Nykvist, a famously fast cinematographer, brings sharp precision to this section’s handheld newsreel style. He keeps our focus on Jan and Eva, no matter how much the camera wobbles. His clarity and closeness to the characters make us relive, with fresh horror, images we have seen in decades of news coverage: mass roundups, summary executions, innocent families caught in the crossfire, and people forced to scavenge for survival, heightened interrogations in a converted school place Hannah Arendt’s concept of the “banality of evil” in a perfect bureaucratic setting.
With chilling beauty, Bergman turns the stuff of breaking news into a secular Armageddon. In Shame‘s final act, he shows a false peace shattered by insurgency. Every gesture or impulse becomes transactional, but not just that—the ultimate sign of Bergman’s genius. The Rosenbergs’ supposed friend Jacobi (played with remarkable force and nuance by Gunnar Björnstrand), now the local head of martial law, uses his position to distract Jan with gifts like sheet music while forcing Eva to sleep with him.
The marriage worsens, just like the couple’s makeshift way of life. While Eva stubbornly works the potato field, Jan complains it is all pointless. As their argument heats up and he accuses her of “sucking up” to Jacobi, she slaps him and collapses in the mud. Throughout, Bergman makes us feel what it is like to be a displaced person in your hand. Human wreckage appears out of nowhere.
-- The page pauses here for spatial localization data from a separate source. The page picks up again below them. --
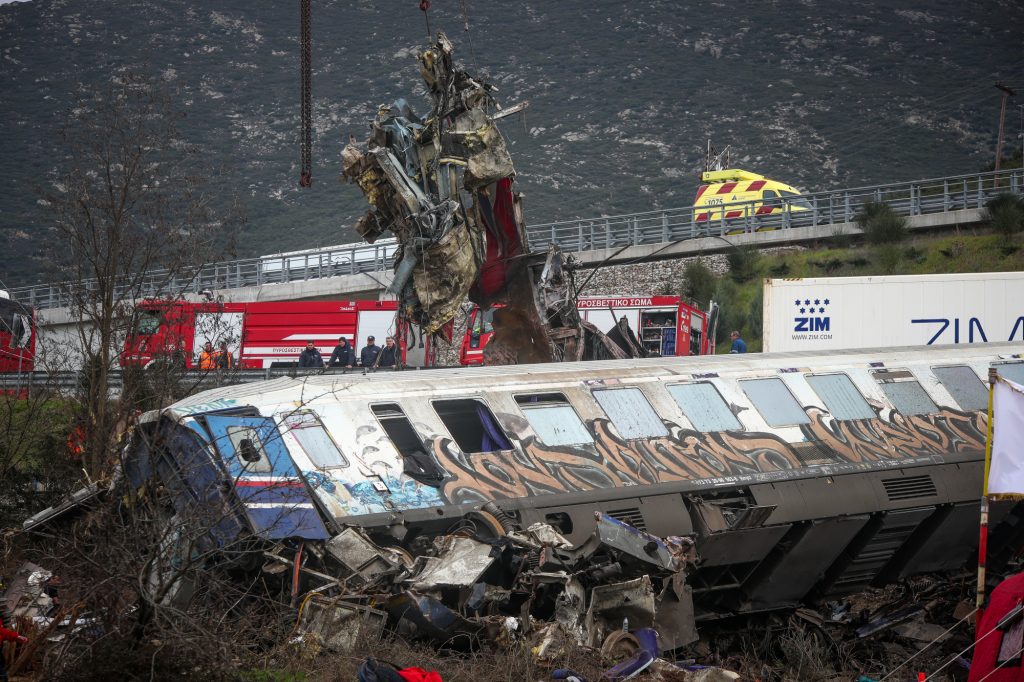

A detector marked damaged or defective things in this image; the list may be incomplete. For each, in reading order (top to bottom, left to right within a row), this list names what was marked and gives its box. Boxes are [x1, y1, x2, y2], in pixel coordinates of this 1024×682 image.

crumpled metal wreckage [339, 33, 643, 366]
broken train window [224, 425, 272, 473]
broken train window [284, 409, 348, 466]
broken train window [372, 401, 444, 485]
broken train window [430, 395, 512, 454]
broken train window [516, 393, 598, 446]
broken train window [589, 385, 667, 438]
broken train window [667, 382, 741, 430]
broken train window [872, 368, 937, 417]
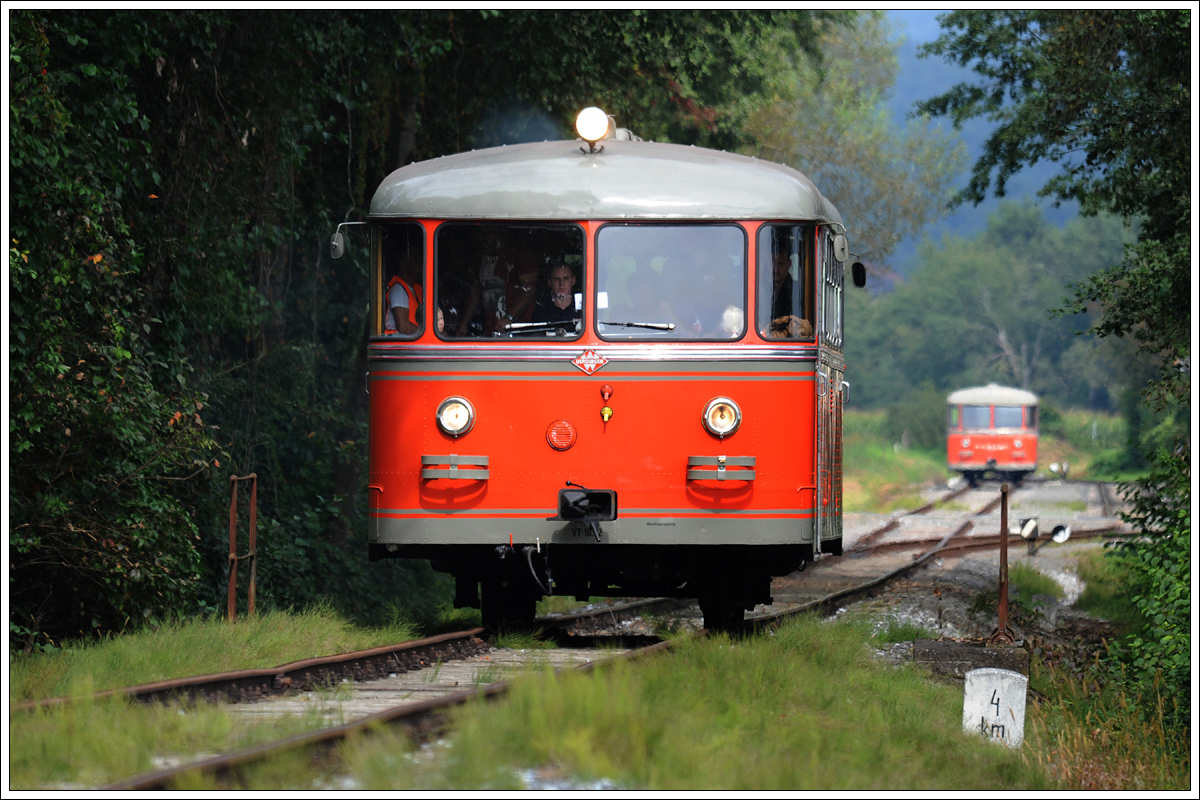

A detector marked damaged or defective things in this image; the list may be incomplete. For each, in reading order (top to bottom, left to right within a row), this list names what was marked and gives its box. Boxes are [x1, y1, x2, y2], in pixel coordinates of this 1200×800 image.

Holding their small daughter in her arms, she says, “I knew there was something I should remember, something someone had said. But I’d forgotten what it was…” Is that “something” the key to our lost humanity? Who knows? She is forgotten.
Opening with the clang of an alarm clock and ending with Eva’s devastating poetic flight, Shame is both a wake-up call and a cry for help for Western civilization.
References
- Arendt, H. (1963). On Totalitarianism: A Study of Power and Politics. Harcourt.
- Bergman, I. (Director). (1968). Shame [Film]. Svensk Filmindustri.
- Sjöman, V. (Director). (1967). I Am Curious—Yellow [Film]. Sandrew-Baumanfilm.
- Sjöman, V. (Director). (1968). I Am Curious—Blue [Film]. Sandrew-Baumanfilm.
Comments
I was on a Bergman kick for a while some years back, but never saw Shame. I need to rectify that oversight!
Author
Thanks for your comment! Shame is a haunting film, and I recommend seeing it live. The intensity of emotion and performances make it an unforgettable watch.